Christine Stuart file photo

After only paying a portion of what it promised to Connecticut hospitals, Gov. Dannel P. Malloy’s administration told them Wednesday that it was suspending the rest of the payments due to the state’s declining revenue.

Malloy administration Budget Director Ben Barnes sent a four sentence letter to hospitals Wednesday to let them know the state doesn’t intend to pay the inpatient supplemental pool or the small hospital pool of money until it deals with “this fiscal year’s budget deficit.”

“While I hope to have this task completed later this month, due to the significant drop in revenues, I am not optimistic that we will be able to move forward with any further state payments this fiscal year. This decision will also impact federally qualified health centers, which will be receiving a similar letter,” Barnes wrote. “I apologize for any inconvenience this may cause.”
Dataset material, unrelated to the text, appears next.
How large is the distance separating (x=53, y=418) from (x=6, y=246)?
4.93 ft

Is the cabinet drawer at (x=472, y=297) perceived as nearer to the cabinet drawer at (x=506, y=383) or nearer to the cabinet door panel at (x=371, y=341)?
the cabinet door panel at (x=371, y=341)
The hospitals have been paid two-fifths of the state share of the inpatient supplemental poll and four-sevenths of the state share of the small hospital pool, which amounts to about $22.4 million. Those payments, the first of which was due last summer, weren’t made until February 2016.

Hospitals were asked as part of the budget to pay $556 million in taxes and they were expected to get $256 million back. But in September after the state experienced a budget deficit, the amount they were expected to receive dropped. Lawmakers partially restored the cut in December during a special session, which would have brought the total hospitals would receive back up to $164 million. However, Thursday’s news means that the state is cutting their reimbursement by about $141 million.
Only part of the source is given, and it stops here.